Ingredients
To make the salad
- 4 cups of greens, mixed (e.g., spinach, kale, arugula, or your choice)
- 1 cucumber, cut, and 1/2 red onion, finely sliced
- 1 cup cherry tomatoes, halved
- 1/4 cup of carrots, finely sliced
- chopped 1/4 cup red, yellow, or green bell peppers
- broccoli florets, 1/4 cup (optional)
- a quarter cup of cauliflower florets (optional)
Choose one for the Protein
- Cubed 4 ounces of cooked quinoa or lentils(for a vegetarian option),
- 4 ounces of baked tofu cubed ,
- 4 ounces of grilled chicken breast sliced
To be Dressed
- Two teaspoons of Olive oil
- 1 tablespoon lemon juice or balsamic vinegar
- Dijon mustard, 1 teaspoon
- minced garlic 1 clove
- pepper and salt as desired
Make the salad base
combine the mixed greens, cherry tomatoes, cucumber, red onion, carrots, bell peppers, and any additional optional vegetables you want, such as broccoli and cauliflower, in a large salad bowl.
Add Protein
Add your preferred protein to the salad, such as cooked quinoa or lentils, tofu, or grilled chicken.
prepare the dressing
Mix the olive oil, balsamic vinegar (or lemon juice), Dijon mustard, minced garlic, salt, and pepper in a separate small bowl.

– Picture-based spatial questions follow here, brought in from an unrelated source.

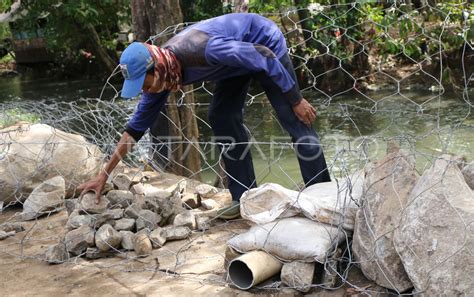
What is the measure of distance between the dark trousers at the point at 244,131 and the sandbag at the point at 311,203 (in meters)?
0.17

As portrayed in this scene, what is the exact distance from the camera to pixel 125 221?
126 inches

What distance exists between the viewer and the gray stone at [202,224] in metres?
3.26

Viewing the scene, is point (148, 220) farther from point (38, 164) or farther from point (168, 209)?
point (38, 164)

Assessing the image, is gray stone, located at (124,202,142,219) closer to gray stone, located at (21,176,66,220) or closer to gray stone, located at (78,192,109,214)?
gray stone, located at (78,192,109,214)

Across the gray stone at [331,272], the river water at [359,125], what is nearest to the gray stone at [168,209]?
the gray stone at [331,272]

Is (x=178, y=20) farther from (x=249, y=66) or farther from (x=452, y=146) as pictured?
(x=452, y=146)

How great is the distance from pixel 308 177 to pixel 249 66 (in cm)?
69

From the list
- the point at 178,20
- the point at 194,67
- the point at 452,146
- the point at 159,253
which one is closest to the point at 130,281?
the point at 159,253

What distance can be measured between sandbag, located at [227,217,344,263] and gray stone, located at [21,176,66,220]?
4.79ft

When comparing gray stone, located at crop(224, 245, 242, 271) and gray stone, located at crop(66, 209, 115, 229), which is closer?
gray stone, located at crop(224, 245, 242, 271)

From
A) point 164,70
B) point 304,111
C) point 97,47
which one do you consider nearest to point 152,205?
point 164,70

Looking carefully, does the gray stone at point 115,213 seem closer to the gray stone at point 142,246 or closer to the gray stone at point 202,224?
the gray stone at point 142,246

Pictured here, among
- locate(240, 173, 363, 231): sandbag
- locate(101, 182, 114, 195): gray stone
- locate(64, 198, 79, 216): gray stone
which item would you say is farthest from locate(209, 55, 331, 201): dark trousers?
locate(64, 198, 79, 216): gray stone

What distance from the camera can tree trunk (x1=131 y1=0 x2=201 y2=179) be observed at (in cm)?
471
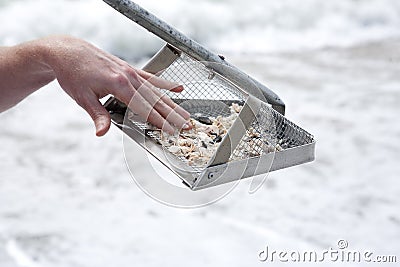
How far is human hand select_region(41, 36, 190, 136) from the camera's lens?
1026mm

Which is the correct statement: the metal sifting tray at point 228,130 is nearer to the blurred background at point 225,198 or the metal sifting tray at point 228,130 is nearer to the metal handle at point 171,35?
the metal handle at point 171,35

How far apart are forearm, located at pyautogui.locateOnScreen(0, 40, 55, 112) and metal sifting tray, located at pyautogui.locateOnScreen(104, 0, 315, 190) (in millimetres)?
166

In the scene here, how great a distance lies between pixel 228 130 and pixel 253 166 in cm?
8

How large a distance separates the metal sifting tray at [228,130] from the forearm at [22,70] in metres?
0.17

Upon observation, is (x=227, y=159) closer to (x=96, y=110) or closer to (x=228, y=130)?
(x=228, y=130)

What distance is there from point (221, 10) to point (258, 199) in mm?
2848

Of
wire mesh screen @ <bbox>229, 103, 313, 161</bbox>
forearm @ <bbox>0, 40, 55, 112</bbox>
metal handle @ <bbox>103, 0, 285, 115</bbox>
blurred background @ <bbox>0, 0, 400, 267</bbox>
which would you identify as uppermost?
metal handle @ <bbox>103, 0, 285, 115</bbox>

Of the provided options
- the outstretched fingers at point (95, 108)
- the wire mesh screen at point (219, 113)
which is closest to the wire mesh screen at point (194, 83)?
the wire mesh screen at point (219, 113)

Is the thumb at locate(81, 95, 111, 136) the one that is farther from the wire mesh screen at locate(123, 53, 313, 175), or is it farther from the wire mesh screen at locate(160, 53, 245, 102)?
the wire mesh screen at locate(160, 53, 245, 102)

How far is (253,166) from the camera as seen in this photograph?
1043mm

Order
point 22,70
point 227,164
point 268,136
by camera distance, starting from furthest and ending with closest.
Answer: point 22,70
point 268,136
point 227,164

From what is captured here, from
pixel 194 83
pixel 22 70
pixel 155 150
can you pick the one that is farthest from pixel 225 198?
pixel 155 150

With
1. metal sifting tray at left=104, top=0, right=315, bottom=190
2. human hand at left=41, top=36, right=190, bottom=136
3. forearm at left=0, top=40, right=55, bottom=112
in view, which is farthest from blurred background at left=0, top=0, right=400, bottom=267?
human hand at left=41, top=36, right=190, bottom=136

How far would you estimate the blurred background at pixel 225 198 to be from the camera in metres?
2.38
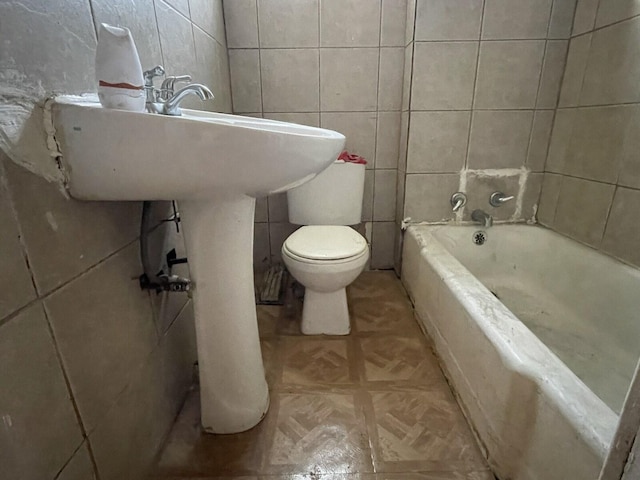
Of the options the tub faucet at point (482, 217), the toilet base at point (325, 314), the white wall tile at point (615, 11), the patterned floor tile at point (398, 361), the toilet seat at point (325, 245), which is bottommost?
the patterned floor tile at point (398, 361)

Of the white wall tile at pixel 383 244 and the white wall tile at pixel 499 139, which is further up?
the white wall tile at pixel 499 139

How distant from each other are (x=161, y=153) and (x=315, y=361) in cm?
102

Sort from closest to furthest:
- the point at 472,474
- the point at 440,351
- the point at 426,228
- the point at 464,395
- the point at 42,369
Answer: the point at 42,369 → the point at 472,474 → the point at 464,395 → the point at 440,351 → the point at 426,228

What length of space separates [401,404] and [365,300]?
2.21 feet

To suit your tastes, adjust the seasonings. you can add or remove these ingredients according to your taste
Pour the dressing over the salad and mix everything together until well-combined before serving. Make sure the dressing is distributed evenly over the salad.
As a filling and weight-loss-friendly dinner, serve right away.

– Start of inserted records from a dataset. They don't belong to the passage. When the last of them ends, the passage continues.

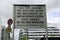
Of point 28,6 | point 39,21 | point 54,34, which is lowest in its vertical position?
point 54,34

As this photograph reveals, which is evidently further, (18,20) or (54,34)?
(54,34)

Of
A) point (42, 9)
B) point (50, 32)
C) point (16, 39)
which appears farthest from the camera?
point (50, 32)

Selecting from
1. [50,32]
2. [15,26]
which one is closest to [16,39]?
[15,26]

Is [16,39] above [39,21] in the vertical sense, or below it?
below

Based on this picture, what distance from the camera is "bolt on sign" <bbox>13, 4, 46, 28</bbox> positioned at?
20453 millimetres

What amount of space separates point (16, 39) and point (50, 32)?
1476 inches

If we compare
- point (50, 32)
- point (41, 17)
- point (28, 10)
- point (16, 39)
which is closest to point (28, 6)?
point (28, 10)

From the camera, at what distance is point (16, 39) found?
2694cm

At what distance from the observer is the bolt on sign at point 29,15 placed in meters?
20.5

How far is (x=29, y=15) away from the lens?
2055 centimetres

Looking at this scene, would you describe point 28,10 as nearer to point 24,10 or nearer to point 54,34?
point 24,10

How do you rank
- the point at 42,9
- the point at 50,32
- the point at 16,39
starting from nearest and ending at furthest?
the point at 42,9 → the point at 16,39 → the point at 50,32

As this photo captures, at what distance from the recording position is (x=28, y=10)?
2053 centimetres

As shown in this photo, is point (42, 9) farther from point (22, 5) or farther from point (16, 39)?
point (16, 39)
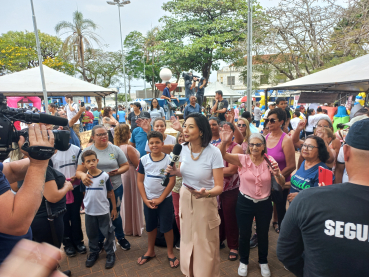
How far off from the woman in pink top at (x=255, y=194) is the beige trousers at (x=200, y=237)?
0.58 metres

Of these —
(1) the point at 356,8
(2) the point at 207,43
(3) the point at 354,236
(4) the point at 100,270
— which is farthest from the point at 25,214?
(2) the point at 207,43

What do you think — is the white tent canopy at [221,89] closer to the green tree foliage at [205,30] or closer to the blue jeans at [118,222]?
the green tree foliage at [205,30]

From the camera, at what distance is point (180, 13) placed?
23.8 metres

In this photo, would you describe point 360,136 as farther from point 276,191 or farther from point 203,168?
point 276,191

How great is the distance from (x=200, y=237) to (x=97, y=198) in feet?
5.03

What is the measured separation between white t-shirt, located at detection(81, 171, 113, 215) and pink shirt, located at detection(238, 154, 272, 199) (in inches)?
72.4

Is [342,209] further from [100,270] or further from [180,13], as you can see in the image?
[180,13]

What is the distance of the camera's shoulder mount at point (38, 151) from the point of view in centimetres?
134

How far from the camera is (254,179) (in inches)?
118

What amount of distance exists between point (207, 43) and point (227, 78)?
156ft

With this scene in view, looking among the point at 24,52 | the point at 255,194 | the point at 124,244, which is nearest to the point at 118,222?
the point at 124,244

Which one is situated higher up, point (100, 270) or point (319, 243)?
point (319, 243)

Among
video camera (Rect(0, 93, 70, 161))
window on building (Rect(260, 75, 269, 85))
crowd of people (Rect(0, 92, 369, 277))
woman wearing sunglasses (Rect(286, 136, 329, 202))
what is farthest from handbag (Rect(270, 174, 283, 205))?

This salad is low in calories, packed with vitamins and minerals, and has necessary protein to keep you feeling full and invigorated. In order to keep things interesting while on your weight reduction journey, feel free to add your preferred veggies or experiment with other proteins and sauces. It is also quite customizable. To support your weight reduction objectives, keep an eye on portion sizes and make healthy decisions throughout the day.